Data drawn from a collection:
================

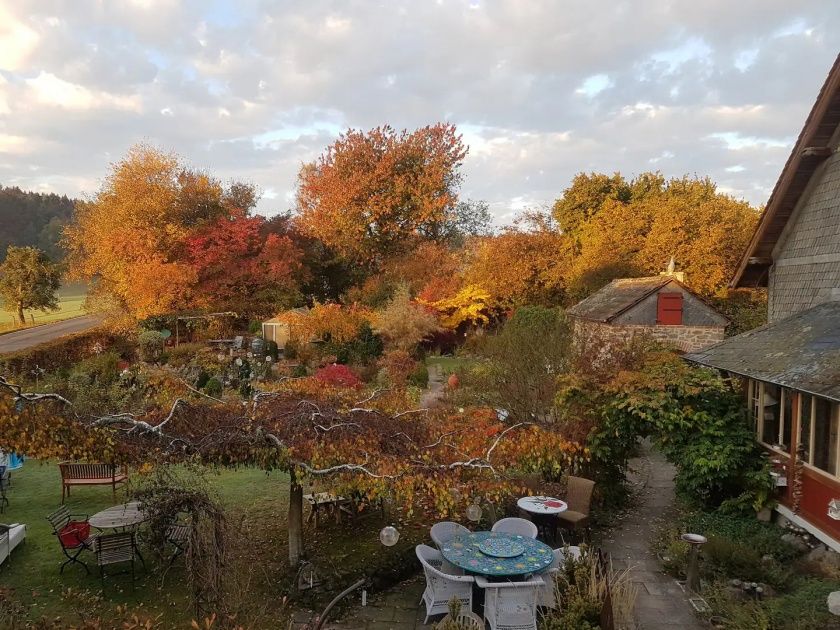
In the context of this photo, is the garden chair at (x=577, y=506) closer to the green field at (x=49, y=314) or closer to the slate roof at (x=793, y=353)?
the slate roof at (x=793, y=353)

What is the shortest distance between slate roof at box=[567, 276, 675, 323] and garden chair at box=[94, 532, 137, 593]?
52.4ft

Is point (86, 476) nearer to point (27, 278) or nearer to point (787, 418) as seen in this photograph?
point (787, 418)

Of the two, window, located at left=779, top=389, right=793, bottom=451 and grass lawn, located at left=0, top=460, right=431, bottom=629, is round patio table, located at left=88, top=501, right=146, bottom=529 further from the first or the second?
window, located at left=779, top=389, right=793, bottom=451

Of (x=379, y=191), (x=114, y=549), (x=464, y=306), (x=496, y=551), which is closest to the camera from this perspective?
(x=496, y=551)

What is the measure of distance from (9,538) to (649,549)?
9.96 metres

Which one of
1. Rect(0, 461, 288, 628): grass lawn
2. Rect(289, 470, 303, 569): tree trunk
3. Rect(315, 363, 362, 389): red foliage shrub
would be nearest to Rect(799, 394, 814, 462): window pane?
Rect(289, 470, 303, 569): tree trunk

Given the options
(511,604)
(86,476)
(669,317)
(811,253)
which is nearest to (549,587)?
(511,604)

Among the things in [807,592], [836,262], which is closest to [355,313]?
[836,262]

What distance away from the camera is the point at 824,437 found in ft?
27.1

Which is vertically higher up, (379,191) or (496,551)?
(379,191)

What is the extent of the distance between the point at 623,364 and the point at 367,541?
6323 mm

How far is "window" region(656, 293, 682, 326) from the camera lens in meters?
19.4

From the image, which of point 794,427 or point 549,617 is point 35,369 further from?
point 794,427

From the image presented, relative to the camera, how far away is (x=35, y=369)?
18.3m
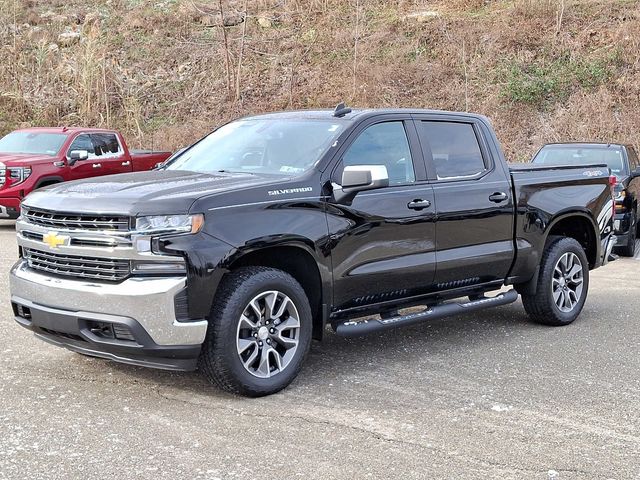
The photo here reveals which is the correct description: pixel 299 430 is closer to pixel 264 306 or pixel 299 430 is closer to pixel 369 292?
pixel 264 306

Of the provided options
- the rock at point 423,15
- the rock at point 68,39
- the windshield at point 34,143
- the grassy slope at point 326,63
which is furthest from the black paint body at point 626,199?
the rock at point 68,39

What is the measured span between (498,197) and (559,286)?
1232 mm

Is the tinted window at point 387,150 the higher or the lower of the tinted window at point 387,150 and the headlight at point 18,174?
the higher

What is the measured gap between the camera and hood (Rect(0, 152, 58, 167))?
45.5 ft

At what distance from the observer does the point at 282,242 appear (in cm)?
516

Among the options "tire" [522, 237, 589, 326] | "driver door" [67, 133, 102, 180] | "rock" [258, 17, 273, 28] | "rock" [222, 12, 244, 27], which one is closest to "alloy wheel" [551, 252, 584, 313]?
"tire" [522, 237, 589, 326]

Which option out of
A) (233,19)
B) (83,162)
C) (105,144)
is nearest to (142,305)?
(83,162)

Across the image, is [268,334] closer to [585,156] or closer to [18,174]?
[585,156]

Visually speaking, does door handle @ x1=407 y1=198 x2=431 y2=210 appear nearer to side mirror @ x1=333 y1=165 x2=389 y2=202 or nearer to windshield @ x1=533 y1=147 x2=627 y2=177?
side mirror @ x1=333 y1=165 x2=389 y2=202

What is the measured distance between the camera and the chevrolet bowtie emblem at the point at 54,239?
4938mm

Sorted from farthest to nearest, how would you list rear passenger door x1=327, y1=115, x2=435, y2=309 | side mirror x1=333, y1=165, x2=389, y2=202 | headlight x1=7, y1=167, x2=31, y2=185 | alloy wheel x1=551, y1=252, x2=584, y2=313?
headlight x1=7, y1=167, x2=31, y2=185 → alloy wheel x1=551, y1=252, x2=584, y2=313 → rear passenger door x1=327, y1=115, x2=435, y2=309 → side mirror x1=333, y1=165, x2=389, y2=202

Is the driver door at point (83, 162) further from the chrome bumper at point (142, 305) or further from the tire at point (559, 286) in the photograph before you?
the chrome bumper at point (142, 305)

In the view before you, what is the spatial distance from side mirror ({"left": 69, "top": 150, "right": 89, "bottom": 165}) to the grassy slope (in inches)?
396

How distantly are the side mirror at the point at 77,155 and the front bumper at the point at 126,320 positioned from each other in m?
9.54
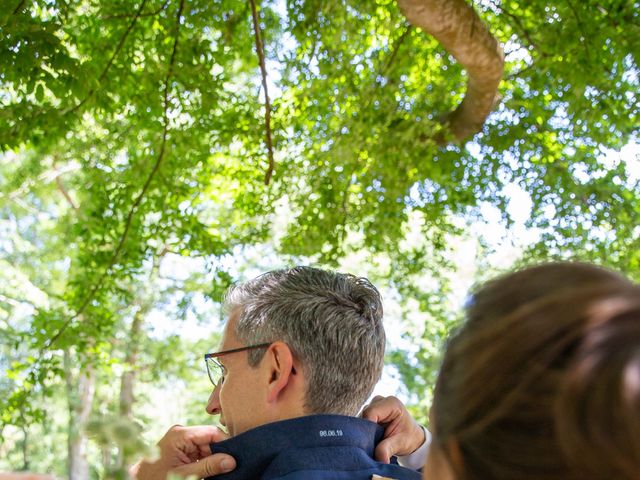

================

Return each line of the listing above that contains the word "lawn". Case matters.

Of the two, window, located at left=779, top=389, right=793, bottom=451 and grass lawn, located at left=0, top=460, right=431, bottom=629, is round patio table, located at left=88, top=501, right=146, bottom=529 further from the first or the second?
1. Rect(0, 461, 288, 628): grass lawn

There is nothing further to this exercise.